Per the 2021 IECC, three prescriptive paths: R-20 cavity + R-5 continuous OR R-13 cavity + R-10 continuous OR R-20 continuous insulation alone. Alaska BEES (which currently tracks 2018 IECC + amendments) does not set a fixed prescriptive 6-Star wall — 6-Star is a rating outcome from energy modeling. Most 6-Star projects target roughly R-30 nominal (e.g. R-21 + R-10 ci or double-stud R-30 dense-pack).

Is BEES the same as the IECC?

No. BEES is Alaska's state-administered Building Energy Efficiency Standard, currently based on the 2018 IECC + ASHRAE 62.2-2016 + Alaska Specific Amendments (adopted by AHFC November 28, 2018). AHFC has not yet updated BEES to the 2021 IECC, so a BEES-compliant Zone 8 home is not automatically 2021 IECC compliant. AHFC-financed mortgages require a 5-Star BEES rating; private projects often pursue 6-Star voluntarily.

How do I build on permafrost?

You either preserve the permafrost (insulate the ground from heat transfer using thick rigid foam under and outboard of the building) or replace permafrost soil with non-frost-susceptible fill. The Cold Climate Housing Research Center (CCHRC) publishes detailed Alaska-specific guidance. The IRC does not directly address permafrost — Alaska state amendments do.

Why is R-60 typical when BEES allows R-49?

The 2021 IECC requires R-60 prescriptive ceilings (R-49 acceptable only with raised-heel truss). Although Alaska BEES currently tracks 2018 IECC at R-49, the marginal cost of upgrading from R-49 to R-60 is small relative to lifetime heating cost in Zone 8 (where heating fuel is often delivered by tanker or barge at premium prices). Most Zone 8 builders therefore default to R-60 ceilings even on BEES-only projects.

Are frost-protected shallow foundations allowed in Zone 8?
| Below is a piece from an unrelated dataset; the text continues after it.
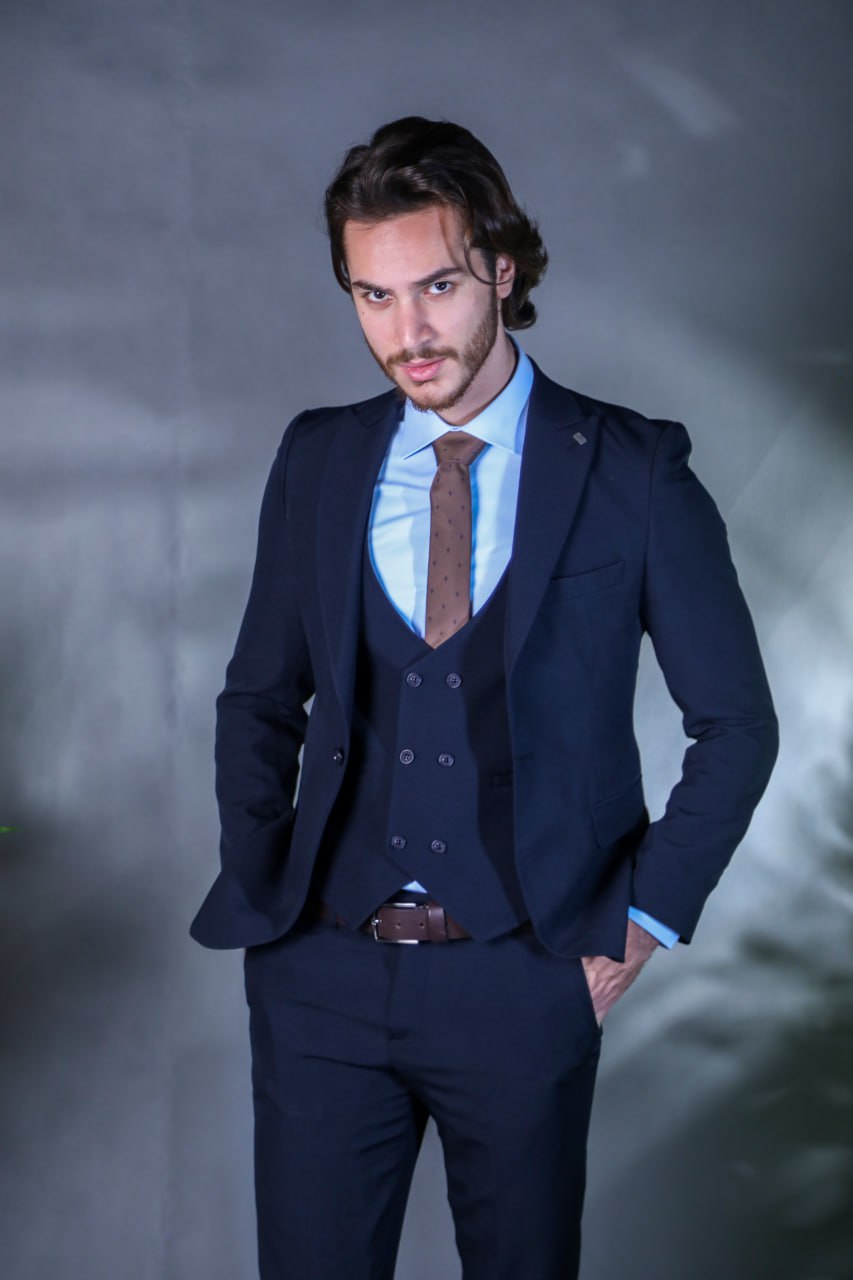 Navy lycra suit in navy | Flamingo Fits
Yes, under IRC Appendix R, but the wing insulation requirements are larger than other zones — typically R-15 to R-20 of horizontal rigid foam extending 4 to 6 feet outboard of the foundation, depending on local frost depth and presence of permafrost. Many Zone 8 builders prefer pile foundations on permafrost sites to avoid the complexity.